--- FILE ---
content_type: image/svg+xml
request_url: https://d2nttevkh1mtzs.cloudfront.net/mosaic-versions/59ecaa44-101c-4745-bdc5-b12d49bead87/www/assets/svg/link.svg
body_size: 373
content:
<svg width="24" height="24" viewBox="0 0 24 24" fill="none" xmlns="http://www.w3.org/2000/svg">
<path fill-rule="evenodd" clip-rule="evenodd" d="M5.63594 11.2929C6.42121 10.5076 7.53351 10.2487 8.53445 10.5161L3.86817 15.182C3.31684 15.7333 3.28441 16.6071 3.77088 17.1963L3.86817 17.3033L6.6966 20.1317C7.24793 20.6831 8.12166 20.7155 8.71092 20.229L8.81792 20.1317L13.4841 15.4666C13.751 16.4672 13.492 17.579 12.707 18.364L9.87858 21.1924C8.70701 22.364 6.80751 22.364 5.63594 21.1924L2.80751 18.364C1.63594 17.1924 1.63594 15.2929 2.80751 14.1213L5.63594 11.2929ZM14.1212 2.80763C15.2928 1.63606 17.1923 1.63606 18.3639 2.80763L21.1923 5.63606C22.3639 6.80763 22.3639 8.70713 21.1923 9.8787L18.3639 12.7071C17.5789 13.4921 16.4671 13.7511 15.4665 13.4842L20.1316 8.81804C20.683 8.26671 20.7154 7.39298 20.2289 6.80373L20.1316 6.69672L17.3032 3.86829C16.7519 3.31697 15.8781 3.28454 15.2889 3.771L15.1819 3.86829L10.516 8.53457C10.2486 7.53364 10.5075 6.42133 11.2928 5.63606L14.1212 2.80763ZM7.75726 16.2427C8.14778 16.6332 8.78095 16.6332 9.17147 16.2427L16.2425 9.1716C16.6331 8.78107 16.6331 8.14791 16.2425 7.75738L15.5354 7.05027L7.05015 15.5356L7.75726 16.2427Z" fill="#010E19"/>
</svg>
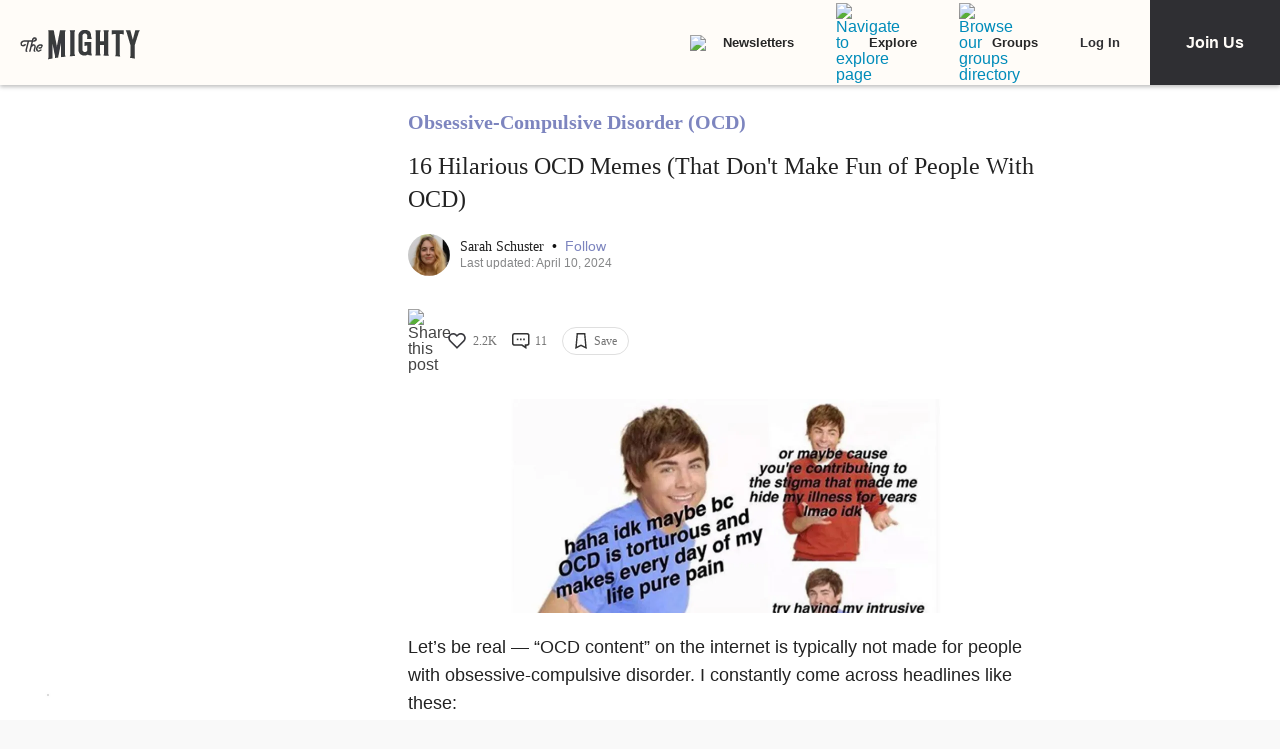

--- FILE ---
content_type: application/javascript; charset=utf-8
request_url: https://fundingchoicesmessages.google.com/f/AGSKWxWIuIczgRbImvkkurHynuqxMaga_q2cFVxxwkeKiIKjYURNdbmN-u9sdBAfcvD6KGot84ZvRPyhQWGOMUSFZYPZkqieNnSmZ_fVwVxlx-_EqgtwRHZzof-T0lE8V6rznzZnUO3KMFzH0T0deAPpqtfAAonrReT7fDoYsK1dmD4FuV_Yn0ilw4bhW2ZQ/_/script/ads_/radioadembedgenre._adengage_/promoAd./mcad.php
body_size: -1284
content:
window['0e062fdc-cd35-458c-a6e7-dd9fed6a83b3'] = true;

# # # # #

▶ [Task instructions]
The expected output is the whole listing, word for word, minus its pictures.

▶ [Exercise answer]
--- FILE ---
content_type: image/svg+xml
request_url: https://d2nttevkh1mtzs.cloudfront.net/mosaic-versions/59ecaa44-101c-4745-bdc5-b12d49bead87/www/assets/svg/link.svg
body_size: 373
content:
<svg width="24" height="24" viewBox="0 0 24 24" fill="none" xmlns="http://www.w3.org/2000/svg">
<path fill-rule="evenodd" clip-rule="evenodd" d="M5.63594 11.2929C6.42121 10.5076 7.53351 10.2487 8.53445 10.5161L3.86817 15.182C3.31684 15.7333 3.28441 16.6071 3.77088 17.1963L3.86817 17.3033L6.6966 20.1317C7.24793 20.6831 8.12166 20.7155 8.71092 20.229L8.81792 20.1317L13.4841 15.4666C13.751 16.4672 13.492 17.579 12.707 18.364L9.87858 21.1924C8.70701 22.364 6.80751 22.364 5.63594 21.1924L2.80751 18.364C1.63594 17.1924 1.63594 15.2929 2.80751 14.1213L5.63594 11.2929ZM14.1212 2.80763C15.2928 1.63606 17.1923 1.63606 18.3639 2.80763L21.1923 5.63606C22.3639 6.80763 22.3639 8.70713 21.1923 9.8787L18.3639 12.7071C17.5789 13.4921 16.4671 13.7511 15.4665 13.4842L20.1316 8.81804C20.683 8.26671 20.7154 7.39298 20.2289 6.80373L20.1316 6.69672L17.3032 3.86829C16.7519 3.31697 15.8781 3.28454 15.2889 3.771L15.1819 3.86829L10.516 8.53457C10.2486 7.53364 10.5075 6.42133 11.2928 5.63606L14.1212 2.80763ZM7.75726 16.2427C8.14778 16.6332 8.78095 16.6332 9.17147 16.2427L16.2425 9.1716C16.6331 8.78107 16.6331 8.14791 16.2425 7.75738L15.5354 7.05027L7.05015 15.5356L7.75726 16.2427Z" fill="#010E19"/>
</svg>

--- FILE ---
content_type: application/javascript; charset=utf-8
request_url: https://fundingchoicesmessages.google.com/f/AGSKWxWIuIczgRbImvkkurHynuqxMaga_q2cFVxxwkeKiIKjYURNdbmN-u9sdBAfcvD6KGot84ZvRPyhQWGOMUSFZYPZkqieNnSmZ_fVwVxlx-_EqgtwRHZzof-T0lE8V6rznzZnUO3KMFzH0T0deAPpqtfAAonrReT7fDoYsK1dmD4FuV_Yn0ilw4bhW2ZQ/_/script/ads_/radioadembedgenre._adengage_/promoAd./mcad.php
body_size: -1284
content:
window['0e062fdc-cd35-458c-a6e7-dd9fed6a83b3'] = true;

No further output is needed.